Axiata’s net profit for full year 2016 was down by 75% to RM504mil from RM2.5bil in 2015. This was led by the weak ringgit against the US dollar, and its forex loss totalled RM685mil, due to its exposure to the US dollar from its acquisition of an 80% stake in Ncell Pvt Ltd in Nepal.

Revenue was up 8.5% to RM21.5bil from RM19.9bil.

Its earnings before interest, tax, depreciation and amortisation (Ebitda) grew 10% to RM8bil in 2016, while margins stood at 37.2%. Earnings per share for the full year was at 5.7 sen, down from 29.5 sen. Affin Hwang Capital Securities says “even after stripping out forex losses, Axiata’s 2016 results came in 16% below our expectations despite our forecast being 14% below street.’’

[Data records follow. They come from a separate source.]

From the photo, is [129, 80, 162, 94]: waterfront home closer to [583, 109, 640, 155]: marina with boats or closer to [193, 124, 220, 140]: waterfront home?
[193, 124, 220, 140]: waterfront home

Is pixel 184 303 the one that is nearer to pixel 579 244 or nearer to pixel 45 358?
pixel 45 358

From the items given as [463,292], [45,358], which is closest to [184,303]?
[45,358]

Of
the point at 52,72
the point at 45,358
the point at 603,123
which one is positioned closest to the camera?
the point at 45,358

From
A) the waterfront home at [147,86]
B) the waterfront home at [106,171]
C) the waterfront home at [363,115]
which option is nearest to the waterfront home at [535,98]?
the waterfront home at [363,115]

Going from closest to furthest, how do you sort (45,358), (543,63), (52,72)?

Axiata has RM22.3bil in debts, 55% in US-denomination and the rest in other currencies. Of the 55%, 25% is hedged.

But for 2017, Jamaludin is looking at headline KPI of 9-11% for revenue and 7-9% for Ebitda growth, but analysts say there are headwinds in all markets which Axiata has to ride through from currency woes, competition and regulatory risks. Still, Celcom targets to close the gap in first half and grow in the second half, XL expects to grow revenue in line with industry; mid-single digit growth at Dialog and Ncell and double-digits at Robi.

Several analysts have lowered their 2017 and 2018 net profit forecasts, with UOB Kay Hian reducing 2017-18 net profit forecasts by 21% and 6.7% respectively, Public Investment Bank cutting its 2017-18 earnings forecasts by 17-18% to factor in lower contributions from Malaysia, Indonesia and Bangladesh and a higher share of associate losses in India.